** Tâches à réaliser **
[1] D'après le texte sur les interrogatoires filmés à Guantanamo, qui a rédigé le rapport universitaire publié jeudi ?
[2] Poursuivez le texte sur les interrogatoires filmés à Guantanamo après sa dernière phrase.

** Texte cité **
*****
Pornographie impériale


Des milliers d'interrogatoires à Guantanamo ont été filmés

WASHINGTON - Plus de 24.000 interrogatoires de terroristes présumés menés à Guantanamo ont été filmés, même si l'existence de ces bandes vidéos n'a jamais été officiellement confirmée, selon un rapport universitaire publié jeudi.
Un porte-parole de la base navale américaine à Cuba a précisé que si les interrogatoires étaient "surveillés", ils n'étaient en général pas enregistrés.
Le rapport rédigé par des professeurs et étudiants de la faculté de droit de Seton (New Jersey, est) cite pourtant des documents officiels faisant état d'enregistrements.
"Tous les interrogatoires sont enregistrés sur vidéo", signale ainsi le médecin-chef de l'Armée en mai 2005, le général Kevin Kiley, dans un rapport interne, alors qu'un autre rapport quelques semaines plus tard estimait à plus de 24.000 le nombre d'interrogatoires menés sur la base entre 2002 et 2005.
*****
** Données fournies **
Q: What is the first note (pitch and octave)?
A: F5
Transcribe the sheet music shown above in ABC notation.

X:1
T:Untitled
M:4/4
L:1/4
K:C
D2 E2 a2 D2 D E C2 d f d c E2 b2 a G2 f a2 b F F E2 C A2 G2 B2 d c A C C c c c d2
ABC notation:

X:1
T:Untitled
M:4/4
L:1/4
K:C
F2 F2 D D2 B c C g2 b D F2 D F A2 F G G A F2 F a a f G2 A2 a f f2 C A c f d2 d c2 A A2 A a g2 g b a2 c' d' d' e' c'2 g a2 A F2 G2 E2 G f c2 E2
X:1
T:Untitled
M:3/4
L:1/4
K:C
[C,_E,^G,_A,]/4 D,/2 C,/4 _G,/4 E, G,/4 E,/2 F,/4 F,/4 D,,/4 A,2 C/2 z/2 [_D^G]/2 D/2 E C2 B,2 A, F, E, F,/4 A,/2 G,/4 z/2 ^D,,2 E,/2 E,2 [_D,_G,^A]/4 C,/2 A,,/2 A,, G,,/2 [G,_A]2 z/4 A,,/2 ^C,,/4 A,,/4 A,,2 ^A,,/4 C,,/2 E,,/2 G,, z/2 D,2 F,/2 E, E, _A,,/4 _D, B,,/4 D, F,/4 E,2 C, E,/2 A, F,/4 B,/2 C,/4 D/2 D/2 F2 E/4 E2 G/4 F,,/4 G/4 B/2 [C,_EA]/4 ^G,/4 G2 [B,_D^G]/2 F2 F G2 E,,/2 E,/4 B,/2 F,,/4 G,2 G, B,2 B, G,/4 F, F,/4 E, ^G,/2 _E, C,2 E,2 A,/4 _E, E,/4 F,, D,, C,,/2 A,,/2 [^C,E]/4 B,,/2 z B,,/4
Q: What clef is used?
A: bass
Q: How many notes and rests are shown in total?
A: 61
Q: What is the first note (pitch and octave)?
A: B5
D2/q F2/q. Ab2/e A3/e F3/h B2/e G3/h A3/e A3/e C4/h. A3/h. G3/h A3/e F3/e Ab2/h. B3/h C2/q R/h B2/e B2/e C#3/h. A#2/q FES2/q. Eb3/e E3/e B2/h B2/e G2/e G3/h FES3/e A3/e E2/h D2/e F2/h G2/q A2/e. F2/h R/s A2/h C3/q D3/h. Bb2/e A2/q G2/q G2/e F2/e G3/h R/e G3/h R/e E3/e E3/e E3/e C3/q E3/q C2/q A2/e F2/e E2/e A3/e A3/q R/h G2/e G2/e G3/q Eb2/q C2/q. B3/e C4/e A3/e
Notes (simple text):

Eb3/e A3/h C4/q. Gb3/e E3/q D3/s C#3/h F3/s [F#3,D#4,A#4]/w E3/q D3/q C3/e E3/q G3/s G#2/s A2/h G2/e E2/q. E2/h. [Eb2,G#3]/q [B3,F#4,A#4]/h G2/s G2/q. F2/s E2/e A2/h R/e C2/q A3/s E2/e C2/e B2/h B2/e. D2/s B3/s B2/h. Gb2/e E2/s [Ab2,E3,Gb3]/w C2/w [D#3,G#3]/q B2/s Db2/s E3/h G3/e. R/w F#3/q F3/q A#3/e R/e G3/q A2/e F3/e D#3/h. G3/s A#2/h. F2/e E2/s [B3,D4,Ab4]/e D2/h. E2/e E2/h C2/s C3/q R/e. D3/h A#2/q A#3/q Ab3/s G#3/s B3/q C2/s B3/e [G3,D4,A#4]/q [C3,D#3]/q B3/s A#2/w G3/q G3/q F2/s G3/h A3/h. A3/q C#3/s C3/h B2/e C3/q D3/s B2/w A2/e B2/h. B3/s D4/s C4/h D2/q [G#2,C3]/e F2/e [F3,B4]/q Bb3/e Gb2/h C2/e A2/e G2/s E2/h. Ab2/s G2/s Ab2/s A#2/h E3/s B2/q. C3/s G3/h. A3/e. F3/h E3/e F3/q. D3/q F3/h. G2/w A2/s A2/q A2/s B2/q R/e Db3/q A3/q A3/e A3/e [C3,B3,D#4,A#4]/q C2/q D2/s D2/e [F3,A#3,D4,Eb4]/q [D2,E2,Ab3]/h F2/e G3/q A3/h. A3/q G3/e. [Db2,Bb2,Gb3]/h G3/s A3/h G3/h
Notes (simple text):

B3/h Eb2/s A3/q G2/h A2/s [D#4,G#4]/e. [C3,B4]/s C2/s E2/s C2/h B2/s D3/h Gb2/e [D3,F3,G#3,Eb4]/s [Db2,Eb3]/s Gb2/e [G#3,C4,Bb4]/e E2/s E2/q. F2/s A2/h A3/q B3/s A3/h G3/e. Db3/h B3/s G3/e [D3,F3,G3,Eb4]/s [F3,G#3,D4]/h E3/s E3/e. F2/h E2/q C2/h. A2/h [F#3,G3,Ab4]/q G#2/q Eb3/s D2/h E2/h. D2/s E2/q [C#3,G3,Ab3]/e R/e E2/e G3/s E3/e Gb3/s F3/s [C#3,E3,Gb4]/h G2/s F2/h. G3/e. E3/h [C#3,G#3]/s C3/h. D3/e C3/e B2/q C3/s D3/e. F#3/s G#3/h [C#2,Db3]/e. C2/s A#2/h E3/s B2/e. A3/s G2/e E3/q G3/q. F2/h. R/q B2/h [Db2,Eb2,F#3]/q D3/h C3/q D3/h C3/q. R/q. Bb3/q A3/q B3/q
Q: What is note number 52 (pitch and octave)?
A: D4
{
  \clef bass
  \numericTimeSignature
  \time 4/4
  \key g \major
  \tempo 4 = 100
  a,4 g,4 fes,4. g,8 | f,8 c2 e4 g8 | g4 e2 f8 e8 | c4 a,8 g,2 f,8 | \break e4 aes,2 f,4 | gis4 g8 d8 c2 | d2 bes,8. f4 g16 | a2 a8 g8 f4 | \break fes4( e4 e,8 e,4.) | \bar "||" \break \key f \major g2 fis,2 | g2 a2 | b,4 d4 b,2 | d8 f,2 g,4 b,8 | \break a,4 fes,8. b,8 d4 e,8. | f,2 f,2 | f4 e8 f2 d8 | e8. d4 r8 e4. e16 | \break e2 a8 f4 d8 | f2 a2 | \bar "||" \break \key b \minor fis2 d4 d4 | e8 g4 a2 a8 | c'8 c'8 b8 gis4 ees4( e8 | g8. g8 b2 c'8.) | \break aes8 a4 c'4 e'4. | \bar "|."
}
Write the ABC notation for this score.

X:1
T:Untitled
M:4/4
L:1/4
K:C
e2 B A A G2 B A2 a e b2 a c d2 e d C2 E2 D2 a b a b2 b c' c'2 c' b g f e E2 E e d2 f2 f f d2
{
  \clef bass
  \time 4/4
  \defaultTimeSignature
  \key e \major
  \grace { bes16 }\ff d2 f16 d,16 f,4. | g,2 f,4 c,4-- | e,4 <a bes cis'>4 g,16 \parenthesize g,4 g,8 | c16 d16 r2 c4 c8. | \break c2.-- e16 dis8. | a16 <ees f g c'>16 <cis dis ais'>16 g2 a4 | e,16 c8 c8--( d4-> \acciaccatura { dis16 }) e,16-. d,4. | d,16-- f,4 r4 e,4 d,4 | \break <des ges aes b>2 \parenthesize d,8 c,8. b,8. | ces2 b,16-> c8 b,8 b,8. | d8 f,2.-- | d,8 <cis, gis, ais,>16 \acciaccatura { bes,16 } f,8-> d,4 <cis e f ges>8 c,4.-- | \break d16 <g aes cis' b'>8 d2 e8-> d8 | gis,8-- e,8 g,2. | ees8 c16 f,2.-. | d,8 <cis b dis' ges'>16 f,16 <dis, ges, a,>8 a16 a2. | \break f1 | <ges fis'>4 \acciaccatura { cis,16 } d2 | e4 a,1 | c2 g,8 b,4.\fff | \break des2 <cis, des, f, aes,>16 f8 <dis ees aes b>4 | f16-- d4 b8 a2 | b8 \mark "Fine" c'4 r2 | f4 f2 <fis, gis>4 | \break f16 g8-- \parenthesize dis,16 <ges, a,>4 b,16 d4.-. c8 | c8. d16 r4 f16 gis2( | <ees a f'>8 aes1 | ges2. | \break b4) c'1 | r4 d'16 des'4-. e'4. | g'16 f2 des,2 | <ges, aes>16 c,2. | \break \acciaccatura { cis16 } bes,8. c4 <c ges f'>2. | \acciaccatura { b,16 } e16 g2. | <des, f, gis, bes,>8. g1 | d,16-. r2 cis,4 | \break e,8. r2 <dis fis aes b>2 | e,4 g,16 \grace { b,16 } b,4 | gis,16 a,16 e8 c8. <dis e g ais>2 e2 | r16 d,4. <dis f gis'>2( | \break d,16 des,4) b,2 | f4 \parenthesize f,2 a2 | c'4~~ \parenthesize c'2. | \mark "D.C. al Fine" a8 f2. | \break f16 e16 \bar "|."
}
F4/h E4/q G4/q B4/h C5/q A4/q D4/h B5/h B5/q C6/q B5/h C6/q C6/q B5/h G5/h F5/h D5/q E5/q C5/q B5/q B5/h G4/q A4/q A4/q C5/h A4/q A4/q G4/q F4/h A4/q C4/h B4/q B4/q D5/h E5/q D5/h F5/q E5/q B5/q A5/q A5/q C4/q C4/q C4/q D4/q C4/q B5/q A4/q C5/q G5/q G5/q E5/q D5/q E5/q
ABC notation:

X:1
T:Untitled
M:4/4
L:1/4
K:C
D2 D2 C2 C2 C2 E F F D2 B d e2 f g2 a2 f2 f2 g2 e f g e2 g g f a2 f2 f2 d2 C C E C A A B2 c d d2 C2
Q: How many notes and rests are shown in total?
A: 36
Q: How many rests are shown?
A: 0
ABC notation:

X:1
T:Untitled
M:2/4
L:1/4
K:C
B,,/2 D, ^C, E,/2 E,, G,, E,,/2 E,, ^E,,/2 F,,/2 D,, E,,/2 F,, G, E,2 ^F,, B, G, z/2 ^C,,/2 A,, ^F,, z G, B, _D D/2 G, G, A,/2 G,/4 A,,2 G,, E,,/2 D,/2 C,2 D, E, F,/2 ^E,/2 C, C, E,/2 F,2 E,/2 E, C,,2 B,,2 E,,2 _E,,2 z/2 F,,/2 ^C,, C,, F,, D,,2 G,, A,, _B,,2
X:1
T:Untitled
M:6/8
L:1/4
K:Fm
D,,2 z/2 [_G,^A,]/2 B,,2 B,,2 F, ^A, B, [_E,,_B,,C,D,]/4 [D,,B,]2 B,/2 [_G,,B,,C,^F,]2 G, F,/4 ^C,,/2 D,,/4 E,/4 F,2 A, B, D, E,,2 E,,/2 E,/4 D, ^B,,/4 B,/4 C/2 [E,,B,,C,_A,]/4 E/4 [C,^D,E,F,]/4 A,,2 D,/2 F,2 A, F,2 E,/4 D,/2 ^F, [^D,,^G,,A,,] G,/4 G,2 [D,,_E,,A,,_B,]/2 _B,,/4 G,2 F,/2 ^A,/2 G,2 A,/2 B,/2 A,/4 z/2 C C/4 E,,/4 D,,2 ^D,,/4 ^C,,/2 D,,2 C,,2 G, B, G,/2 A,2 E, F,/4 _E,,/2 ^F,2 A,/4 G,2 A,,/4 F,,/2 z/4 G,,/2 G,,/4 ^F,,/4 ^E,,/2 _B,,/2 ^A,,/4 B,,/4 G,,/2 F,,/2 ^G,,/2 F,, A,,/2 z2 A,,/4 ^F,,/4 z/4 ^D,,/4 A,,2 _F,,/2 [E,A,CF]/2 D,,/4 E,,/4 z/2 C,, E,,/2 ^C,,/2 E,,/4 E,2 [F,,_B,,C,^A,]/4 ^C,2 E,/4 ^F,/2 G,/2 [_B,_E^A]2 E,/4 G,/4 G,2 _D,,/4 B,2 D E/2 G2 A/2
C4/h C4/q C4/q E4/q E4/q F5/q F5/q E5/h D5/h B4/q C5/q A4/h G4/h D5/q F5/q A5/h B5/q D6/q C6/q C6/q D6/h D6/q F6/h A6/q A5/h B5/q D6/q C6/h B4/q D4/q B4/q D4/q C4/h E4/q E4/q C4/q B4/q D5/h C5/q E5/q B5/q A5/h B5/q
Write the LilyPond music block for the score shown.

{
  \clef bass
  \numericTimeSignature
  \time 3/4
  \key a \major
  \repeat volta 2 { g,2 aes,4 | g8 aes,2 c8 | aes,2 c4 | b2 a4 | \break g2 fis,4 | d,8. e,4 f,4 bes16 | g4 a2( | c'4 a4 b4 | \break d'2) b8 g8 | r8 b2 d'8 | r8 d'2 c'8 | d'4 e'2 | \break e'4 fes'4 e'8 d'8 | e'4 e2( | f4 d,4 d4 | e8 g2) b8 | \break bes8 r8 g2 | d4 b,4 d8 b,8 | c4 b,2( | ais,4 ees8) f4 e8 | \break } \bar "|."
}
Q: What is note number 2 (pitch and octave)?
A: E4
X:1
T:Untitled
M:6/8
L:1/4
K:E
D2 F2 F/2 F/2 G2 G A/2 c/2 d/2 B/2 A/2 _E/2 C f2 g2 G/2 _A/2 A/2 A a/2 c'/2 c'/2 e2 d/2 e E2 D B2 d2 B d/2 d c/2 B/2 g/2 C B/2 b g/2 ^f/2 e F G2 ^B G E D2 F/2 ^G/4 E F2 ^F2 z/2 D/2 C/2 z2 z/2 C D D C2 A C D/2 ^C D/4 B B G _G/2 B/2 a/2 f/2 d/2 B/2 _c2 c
*****
** Réponses par tâche **
[1] Des professeurs et étudiants de la faculté de droit de Seton (New Jersey).

[2]
Dans les compte-rendus d'interrogatoires ou d'incidents, il arrive aussi que les détenus fassent référence à la présence de caméras autour d'eux.
"Il n'est pas requis que les interrogatoires à Guantanamo soient enregistrés sur vidéo, et ils ne l'ont en général pas été. Ceci dit, nous avons toujours surveillé les interrogatoires (...) pour assurer un traitement sûr et humain des détenus", a déclaré un porte-parole de la base, Rick Haupt.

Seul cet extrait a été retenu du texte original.